Prayers for the Dead Ventriloquist
D.J. Smith
In Prayers for the Dead Ventriloquist, his first collection of poems, Smith mines childhood memories—snapshots not only of family, but of a mischievous youth—with a precise poetic vision. “This harsh, particular light,” writes Dorianne Laux in her introduction to Smith’s book, “falls first on the people who pass through his small world.” Smith relates episodes of a reality unclean and unpolished, even at times horrific, yet always strangely beautiful. It is this beauty alone that offers reconciliation—the rising hair of woman in an automobile slowly consumed by flames, the metallic body of a hummingbird, the delicate bones of a lover’s back—small pleasures of day’s persistence.

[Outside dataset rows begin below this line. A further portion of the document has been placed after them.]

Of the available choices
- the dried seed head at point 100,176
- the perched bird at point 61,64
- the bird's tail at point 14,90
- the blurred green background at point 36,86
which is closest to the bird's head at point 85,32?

D.J. Smith was born in 1955 in Fresno, in the heart of California's great Central Valley, a brutal landscape which often informs his poems. He has studied with poets Peter Everwine, Corrinne Hales, Charles Hanzliceck, and Philip Levine, eventually taking an M.A. degree in Creative Writing at California State University, Fresno, in 1994. He continues to work and write in Fresno.
A sample poem from the book
Song for my Brother
Because you cannot sleep, or listen any longer
To the flies gone mad on the sill,
You edge toward the corner
Of the bed, pulling each sock on, carefully,
Without thought of the bitter wind
That rose last night, a dark
Wing over the valley. You stood
For a long time watching
The thin palms of the boulevard
Shudder and bow. And the years lost
Digging line in the desert
For the Pacific Gas and Electric
Came back to you,
How the winds there struck
With the sudden concussion of a shell.
You walk out
Under a sky, blank and sticky, laden
With odors of spring, a sky
You told me once, you saw in its entirety
In the loose eyes of a dead coyote.
Though you know it was there, in the quiet,
Unblinking face of a Laotian streetwalker
The day you struggled to leave yourself
In her.
Each day you walk a little farther
Not knowing whether you move
Away or towards.
In the dry heat of this afternoon
You drink to dignity
And silence
With the Indians and hard-core Okies
In Ray Caveros’s West Side Bar.
And as the alcohol begins its slow erasure
You hear the blood
Singing over the metal plates
In your skull, and you think,
This is not your home. It never was.